Das Währungspaar EUR/USD ist sechs Tage in Folge gefallen, doch der Vormarsch der Bären könnte hier enden. Insgesamt lässt sich mit einiger Sicherheit sagen, dass die Bären eigentlich nur am vergangenen Freitag wirklich angegriffen haben – nämlich als FOMC-Präsident Kevin Warsh zunächst eine Rede hielt und anschließend die jährliche Revision der Nonfarm Payrolls-Daten veröffentlicht wurde. Keines dieser Ereignisse war eindeutig bärisch; beide lassen sich jedoch so interpretieren, wenn man es darauf anlegt.

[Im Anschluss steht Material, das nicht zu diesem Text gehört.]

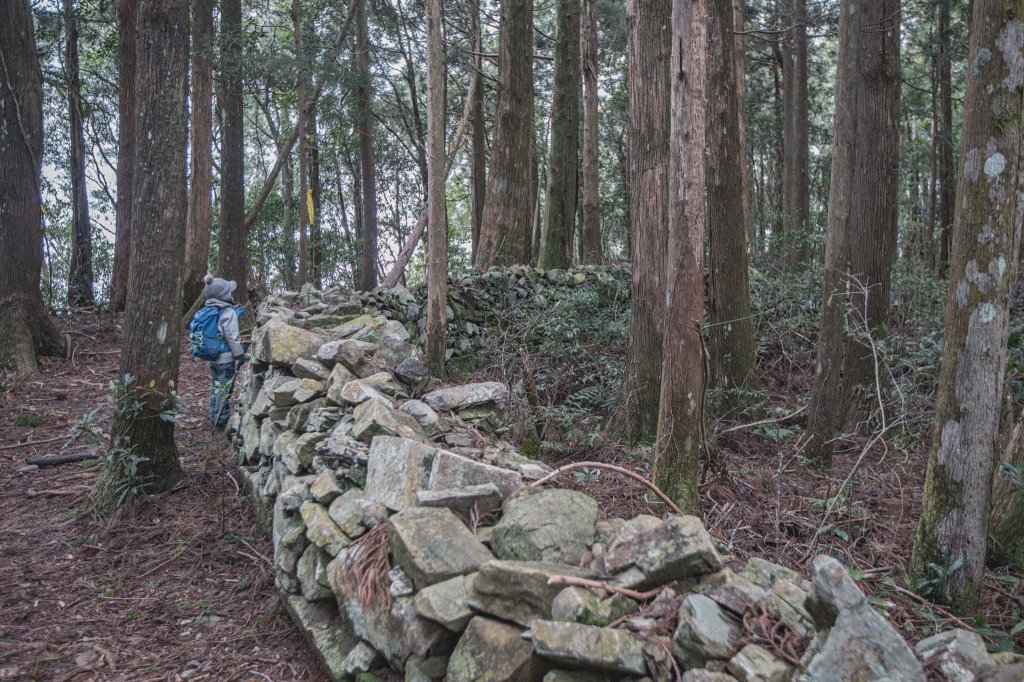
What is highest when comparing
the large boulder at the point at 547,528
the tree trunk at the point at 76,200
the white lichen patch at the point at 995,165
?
the tree trunk at the point at 76,200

Wie ich bereits schrieb, hätten die Nonfarm Payrolls deutlich schlechter ausfallen können, als sie es letztlich taten, und Warshs Rede ließe sich abermals als „hawkish“ deuten. Wenn man die Lage allerdings nüchtern bewertet, sehe ich nicht einmal für den Freitag einen triftigen Grund für eine Dollaraufwertung. Der Nonfarm-Payrolls-Bericht zeigte einen negativen Wert, und Kevin Warsh sprach lediglich über hohe Inflation, ohne jedoch eine Zinserhöhung zu versprechen oder konkrete Maßnahmen anzukündigen. Der Kurs der Gemeinschaftswährung ist bis an die Basis der Imbalance 21 gefallen, und dort ist die Abwärtsbewegung bislang zum Stillstand gekommen. Von hier aus wird nun vor allem der US-Arbeitsmarkt und die am Freitag anstehenden Arbeitslosenquoten- und Beschäftigungsdaten den weiteren Verlauf bestimmen.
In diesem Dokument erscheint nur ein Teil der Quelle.